Les pays de l’UE ont leur propre intérêt à tacitement trouver des excuses à ces tactiques, » a dit Nathalie Van Raemdonck, une chercheuse invitée de l’Istituto Affari Internazionali, un centre de recherche indépendant à Rome. « Puisqu’ils ne sont impliqués dans aucune opération, on ne peut pas les accuser de jouer un rôle quelconque dans les assassinats ciblés. Les Européens sont contents de laisser les US faire leur sale boulot. »
Néanmoins, les gouvernements européens ne sont pas unis sur la question. La Grande Bretagne a des drones armés en Afghanistan, et d’autres pays européens les emploient aussi dans des buts de surveillance, et donc la question des assassinats ciblés ne les concerne pas directement. Les gouvernements insistent sur cela pour expliquer leur silence.
Des analystes disent que cette approche est à courte vue. Les Etats-Unis ont l’intention d’armer les drones de surveillance italiens en Afghanistan au début de l’année prochaine.
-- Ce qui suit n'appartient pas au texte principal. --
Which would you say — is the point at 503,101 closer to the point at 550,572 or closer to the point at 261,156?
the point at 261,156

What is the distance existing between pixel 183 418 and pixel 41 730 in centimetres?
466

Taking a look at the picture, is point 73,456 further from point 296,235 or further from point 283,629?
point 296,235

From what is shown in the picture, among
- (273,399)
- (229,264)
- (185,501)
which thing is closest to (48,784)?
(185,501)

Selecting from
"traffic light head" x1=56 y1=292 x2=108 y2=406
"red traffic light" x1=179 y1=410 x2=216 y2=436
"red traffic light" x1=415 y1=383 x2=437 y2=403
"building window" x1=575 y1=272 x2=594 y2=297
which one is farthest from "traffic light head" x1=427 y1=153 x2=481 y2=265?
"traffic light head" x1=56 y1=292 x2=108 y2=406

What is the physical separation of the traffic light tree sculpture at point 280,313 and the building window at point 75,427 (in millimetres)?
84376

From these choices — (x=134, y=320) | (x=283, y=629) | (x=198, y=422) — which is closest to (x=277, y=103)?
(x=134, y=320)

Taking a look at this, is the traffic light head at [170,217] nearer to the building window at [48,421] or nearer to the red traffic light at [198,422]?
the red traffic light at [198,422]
La France a des projets pour des drones militaires de reconnaissance et des missions d’attaque. L’OTAN essaie de pousser les états-membres à financer des drones de surveillance qui finalement pourraient aussi être armés.
Tout aussi important, la Chine, la Russie et d’autres pays non-occidentaux travaillent aussi au développement de drones armés.
Ceci pourrait conduire à une situation de liberté pour tous à moins que des normes pour l’utilisation de ces armes soient acceptées, disent les experts de la légalité. Il est temps, a dit Mr. Bütikofer, le législateur du Parlement européen, pour l’Europe de briser le silence.